Records from a data source
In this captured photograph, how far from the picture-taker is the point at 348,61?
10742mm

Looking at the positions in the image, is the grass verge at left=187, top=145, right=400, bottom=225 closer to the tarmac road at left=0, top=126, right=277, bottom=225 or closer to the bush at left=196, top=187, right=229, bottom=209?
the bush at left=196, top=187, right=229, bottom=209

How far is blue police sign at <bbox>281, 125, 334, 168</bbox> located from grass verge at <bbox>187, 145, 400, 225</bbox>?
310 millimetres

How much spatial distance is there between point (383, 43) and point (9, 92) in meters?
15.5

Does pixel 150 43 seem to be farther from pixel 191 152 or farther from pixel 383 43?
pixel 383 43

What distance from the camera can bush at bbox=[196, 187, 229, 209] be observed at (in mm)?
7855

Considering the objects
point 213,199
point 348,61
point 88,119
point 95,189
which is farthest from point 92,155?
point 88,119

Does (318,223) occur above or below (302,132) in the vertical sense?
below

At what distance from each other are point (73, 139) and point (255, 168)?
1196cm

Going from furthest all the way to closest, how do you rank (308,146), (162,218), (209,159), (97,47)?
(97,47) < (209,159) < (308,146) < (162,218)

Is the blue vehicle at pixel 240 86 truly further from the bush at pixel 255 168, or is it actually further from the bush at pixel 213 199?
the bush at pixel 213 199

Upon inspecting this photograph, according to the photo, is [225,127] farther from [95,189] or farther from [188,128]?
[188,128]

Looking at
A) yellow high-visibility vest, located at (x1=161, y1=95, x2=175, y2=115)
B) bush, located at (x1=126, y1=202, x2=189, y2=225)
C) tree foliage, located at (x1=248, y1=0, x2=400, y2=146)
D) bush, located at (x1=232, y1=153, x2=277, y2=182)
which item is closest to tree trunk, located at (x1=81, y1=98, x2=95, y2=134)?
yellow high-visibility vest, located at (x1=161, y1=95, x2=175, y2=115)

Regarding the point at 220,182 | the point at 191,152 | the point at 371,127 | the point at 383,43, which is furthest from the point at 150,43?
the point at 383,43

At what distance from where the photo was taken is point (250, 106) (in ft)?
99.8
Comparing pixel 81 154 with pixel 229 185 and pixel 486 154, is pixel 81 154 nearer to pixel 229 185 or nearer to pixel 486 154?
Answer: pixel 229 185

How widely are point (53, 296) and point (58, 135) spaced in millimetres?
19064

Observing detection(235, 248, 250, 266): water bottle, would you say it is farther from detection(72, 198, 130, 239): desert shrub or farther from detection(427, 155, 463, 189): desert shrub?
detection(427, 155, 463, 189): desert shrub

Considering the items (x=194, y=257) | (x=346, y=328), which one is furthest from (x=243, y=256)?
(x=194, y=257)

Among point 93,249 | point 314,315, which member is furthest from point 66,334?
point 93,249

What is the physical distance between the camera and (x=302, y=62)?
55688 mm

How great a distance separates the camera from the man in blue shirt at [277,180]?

Problem statement:
Repeat the whole listing exactly, keeping every line intact.

Reply to the task:
In this captured photograph, how far from the picture-taker is the point at 348,61?
10742mm

Looking at the positions in the image, is the grass verge at left=187, top=145, right=400, bottom=225 closer to the tarmac road at left=0, top=126, right=277, bottom=225 or closer to the bush at left=196, top=187, right=229, bottom=209?
the bush at left=196, top=187, right=229, bottom=209

How far is blue police sign at <bbox>281, 125, 334, 168</bbox> located from grass verge at <bbox>187, 145, 400, 225</bbox>?
310 millimetres

How much spatial distance is there between point (383, 43) and point (9, 92) in meters?
15.5

Does pixel 150 43 seem to be farther from pixel 191 152 or farther from pixel 383 43?
pixel 383 43

What distance from the camera can bush at bbox=[196, 187, 229, 209] be observed at (in mm)?
7855

Considering the objects
point 213,199
point 348,61
point 88,119
point 95,189
which is farthest from point 92,155?
point 88,119

Does (318,223) occur above or below (302,132) in the vertical sense?
below

At what distance from each other are point (73, 139) and point (255, 168)?
1196cm

Going from furthest all the way to closest, how do you rank (308,146), (162,218), (209,159), (97,47)?
(97,47) < (209,159) < (308,146) < (162,218)

Is the blue vehicle at pixel 240 86 truly further from the bush at pixel 255 168, or is it actually further from the bush at pixel 213 199?
the bush at pixel 213 199

Upon inspecting this photograph, according to the photo, is [225,127] farther from [95,189] or farther from [188,128]?
[188,128]

Looking at
A) yellow high-visibility vest, located at (x1=161, y1=95, x2=175, y2=115)
B) bush, located at (x1=126, y1=202, x2=189, y2=225)
C) tree foliage, located at (x1=248, y1=0, x2=400, y2=146)
D) bush, located at (x1=232, y1=153, x2=277, y2=182)
which item is closest to tree trunk, located at (x1=81, y1=98, x2=95, y2=134)?
yellow high-visibility vest, located at (x1=161, y1=95, x2=175, y2=115)

Regarding the point at 220,182 | the point at 191,152 | the point at 371,127 | the point at 383,43, which is furthest from the point at 150,43?
the point at 383,43

At what distance from where the photo was taken is point (250, 106) (in ft)?
99.8
Comparing pixel 81 154 with pixel 229 185 and pixel 486 154, is pixel 81 154 nearer to pixel 229 185 or nearer to pixel 486 154?
Answer: pixel 229 185

How widely are point (53, 296) and point (58, 135) spaced in millimetres?
19064

Observing detection(235, 248, 250, 266): water bottle, would you say it is farther from detection(72, 198, 130, 239): desert shrub or farther from detection(427, 155, 463, 189): desert shrub?
detection(427, 155, 463, 189): desert shrub

Considering the items (x=194, y=257) | (x=346, y=328), which one is furthest from (x=243, y=256)?
(x=194, y=257)

Among point 93,249 | point 314,315, which member is furthest from point 66,334?
point 93,249

What is the physical distance between the camera and (x=302, y=62)?
55688 mm

How great a distance separates the camera from the man in blue shirt at [277,180]?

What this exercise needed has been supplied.